» **EXCERPTED TEXT**

>>>

A half century ago, Israel built canals to move water from the Jordan River to the coasts. Today, desalination plants send freshwater inland. Photo © Brett Walton / Circle of Blue
TEL AVIV, Israel — The water that flows into Sorek desalination plant is drawn from near the Mediterranean Sea floor. Pumped inland, the water is cleansed, step by step, of salts and impurities. The transmutation does not take long. Forty minutes after entering the facility, the stuff of sailboats and sunbathers is now drinkable.
Sorek is the newest of five Israeli coastal desalination plants. A national mission in the last decade to develop the fleet, plus many more years of investment in wastewater recycling facilities, have turned Israel into as much a water producer as a water consumer. Nearly half of the country’s water supply is now manufactured, either by desalting the Mediterranean or purifying urban sewage.
Engineers, academics, and environmental campaigners see Israel’s water technology, including its advances in farm water use, in near Utopian terms: as a way to break free from a harsh geography, as a path to peace, and as an opportunity to rectify a history of environmental harm and political strife that stems from reliance on the Jordan River and mountain aquifers. In effect, rather than serving as the source of more conflict, deploying technology to increase the supply of fresh water in the Middle East could serve as a hopeful tool to achieve peace and to adapt to a drying climate.

<<<

» **WHAT THE TASK ASKS**
Reproduce the entire passage on Israeli desalination word for word. The data that comes next is separate material from the passage on Israeli desalination.

» **DATA EXCERPT**
>>>

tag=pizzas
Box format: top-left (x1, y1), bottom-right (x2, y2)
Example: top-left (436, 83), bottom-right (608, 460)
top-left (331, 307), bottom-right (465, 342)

<<<

» **TASK RESULT**
A half century ago, Israel built canals to move water from the Jordan River to the coasts. Today, desalination plants send freshwater inland. Photo © Brett Walton / Circle of Blue
TEL AVIV, Israel — The water that flows into Sorek desalination plant is drawn from near the Mediterranean Sea floor. Pumped inland, the water is cleansed, step by step, of salts and impurities. The transmutation does not take long. Forty minutes after entering the facility, the stuff of sailboats and sunbathers is now drinkable.
Sorek is the newest of five Israeli coastal desalination plants. A national mission in the last decade to develop the fleet, plus many more years of investment in wastewater recycling facilities, have turned Israel into as much a water producer as a water consumer. Nearly half of the country’s water supply is now manufactured, either by desalting the Mediterranean or purifying urban sewage.
Engineers, academics, and environmental campaigners see Israel’s water technology, including its advances in farm water use, in near Utopian terms: as a way to break free from a harsh geography, as a path to peace, and as an opportunity to rectify a history of environmental harm and political strife that stems from reliance on the Jordan River and mountain aquifers. In effect, rather than serving as the source of more conflict, deploying technology to increase the supply of fresh water in the Middle East could serve as a hopeful tool to achieve peace and to adapt to a drying climate.